I bet it rankles for people who have paid $30 a seat to see the penguins to see dozens of free viewers 80m away, watching for nothing, but I also bet that any noise the free-viewers make and antisocial behaviour they (very occasionally) may exhibit and the flashes of their cameras only annoy the paying punters and not the penguins, who have battled aggressive and angry fishermen, cars and trucks and vans on the road, little boys throwing stones, Chinese who are determined to get in close or pick them up and a host of other unnatural hazards, to nest successfully here.

We need to get over ''the effect on the penguins'' and look at what really is the issue, which is the negative impact on paying customers of seeing freeloaders getting an eyeful and being able to come and go at will when they get bored.

The mayor and Tourism Waitaki general manager need to see if the ''penguin passage'' up out of the sea and on to the colony flat and fences and nesting boxes can be screened from view, and then people on the breakwater will not upset the paying punters.

The breakwater is most likely freehold council ''land'' as it was an asset of the old Harbour Board (created long before today's suite of prohibitive/enabling coastal legislation was enacted).

But surrounding this freehold land, which the council has no obligation to grant any access to at all, is common marine and coastal area land to which we all should have unfettered statutory access. Safety cannot be called upon as a reason to bar access as CMCA land all around New Zealand has fatalities and accidents to rock-fishers and tourists on a daily basis. It's just part of the risk of the great outdoors.

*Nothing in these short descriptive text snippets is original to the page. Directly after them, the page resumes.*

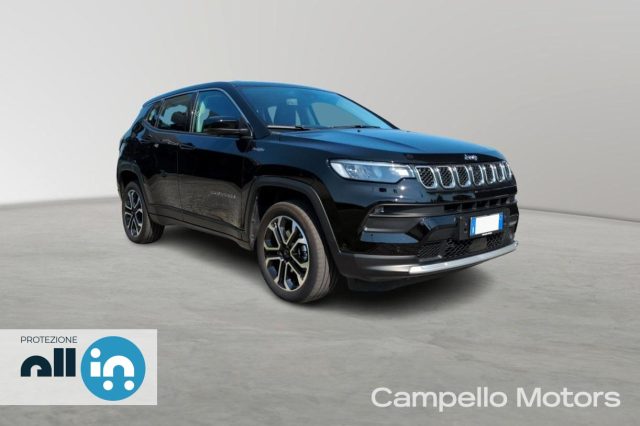 Jeep Compass Compass 1.5 T4 E-Hybrid 130cv DCT7 Altitude usato a VENEZIA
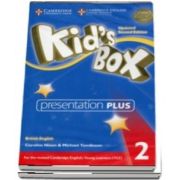 Kids Box Level 2 Presentation Plus DVD-ROM British English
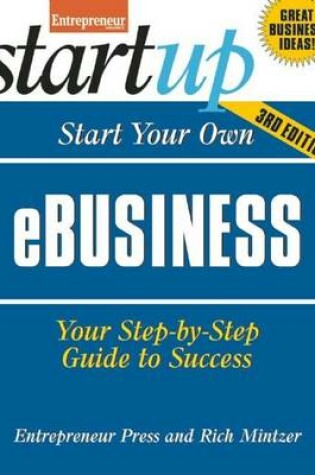 Cover of Start Your Own E-Business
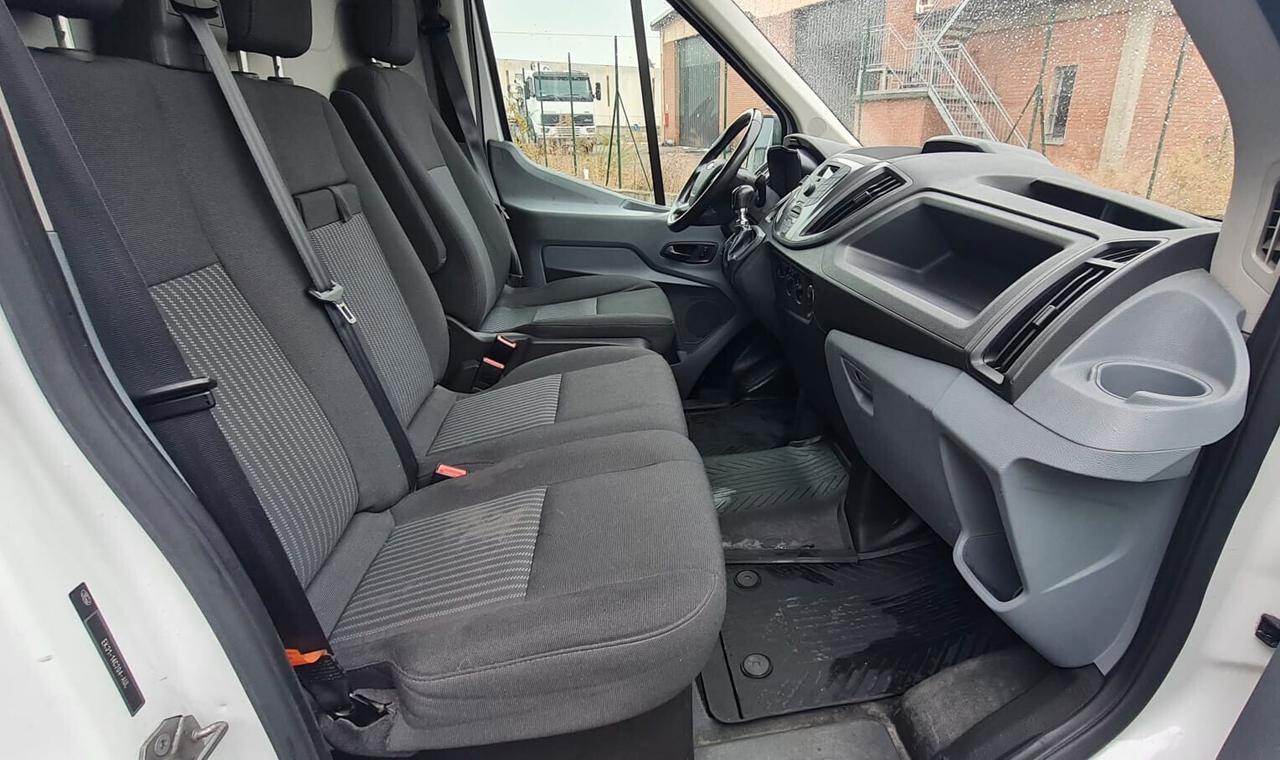 Ford Transit Furgone 350 2.2 TDCi 125cv Unico Proprietario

But the free look at a commercial penguin parade should be curtailed - it simply looks bad and as if the controlling agencies have picked a silly place for the colony (not true of course) or have been unable to make the show private, as it should be.

A fence to block a view of the penguins coming up the beach is needed. And then the breakwater will not be a viewing place and can fade back into obscurity as a walk in the evening air.

-Bruce Comfort is an Oamaru resident with an interest in industrial heritage.